Это описание дает полное представление об обстановке и нравах «Сабуровой дачи». Здесь ничего не выдумано. Однажды Гаршин рассказал своему сослуживцу Васильеву некоторые эпизоды из своего пребывания в этом страшном доме, и они совершенно совпали с тем, что описано в «Красном цветке». Страдания и ощущения героя гаршинского рассказа были испытаны самим автором. Он рассказывал тому же Васильеву, например, такой эпизод. Как-то раз служитель готовил Гаршину ванну, а он в ожидании «стоял раздетый у окна и о чем-то мечтал. Ему вспомнилось детство, проведенное в доме родителей под наблюдением матери, представлялось и одиночество в мрачном углу этой больницы, освещенной одним окном, глядевшим в глухую стену, защищенным железной решеткой. Вдруг сильный удар в грудь сбил Гаршина с ног, и он упал на пол без памяти. Это было „напоминание“ геркулеса-служителя о ванне. „За что ты меня ударил? — очнувшись, обратился к нему несчастный Гаршин. — Что я тебе сделал?..“» Но служитель не обратил никакого внимания на его вопрос.

«Если бы представился выбор между больницей и каторгой, — заключил свой рассказ Гаршин, — то я предпочел бы пойти года на три в каторгу, чем на один год в больницу».

Прошло лето; к августу в состоянии Гаршина наступило некоторое улучшение. По совету врачей решено было везти больного в Петербург, в частную лечебницу доктора Фрея, где Гаршин уже однажды лечился и где обстановка была более терпимой, нежели в «Сабуровой даче». В сентябре Гаршина перевезли в Петербург. В новых условиях он начал постепенно поправляться. Однако это не было полным излечением: болезненное возбуждение сменилось тяжелой, гнетущей депрессией.

В деревне

Осенью 1880 года Гаршин с врачебной точки зрения был уже здоров, но состояние его духа было очень угнетенным. Он без причины плакал, вздыхал и предавался бесконечной тоске.

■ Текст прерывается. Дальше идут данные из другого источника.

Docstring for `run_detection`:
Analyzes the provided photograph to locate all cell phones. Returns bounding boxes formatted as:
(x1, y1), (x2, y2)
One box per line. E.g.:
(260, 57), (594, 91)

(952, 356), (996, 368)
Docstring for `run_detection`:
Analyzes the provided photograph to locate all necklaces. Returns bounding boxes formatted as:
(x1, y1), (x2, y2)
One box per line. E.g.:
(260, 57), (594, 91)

Доктор разрешил ему иногда посещать родных и невесту. Гаршин приходил к Надежде Михайловне, которая жила тогда в Петербурге вместе с сестрами, и весь вечер просиживал молча, с грустной, апатичной улыбкой на красивом исхудалом лице. Молодая девушка была в отчаянии. Она оказалась совершенно не способной трезво оценить состояние Гаршина и по-женски была глубоко оскорблена его поведением. Она видела, что ее общество, утешения и ласки не действуют на него, что он сознательно воспринимает окружающее, но равнодушен ко всему и удручен. В душе она решила, что Гаршин больше ее не любит. Постепенно в отношениях молодых людей наступило охлаждение.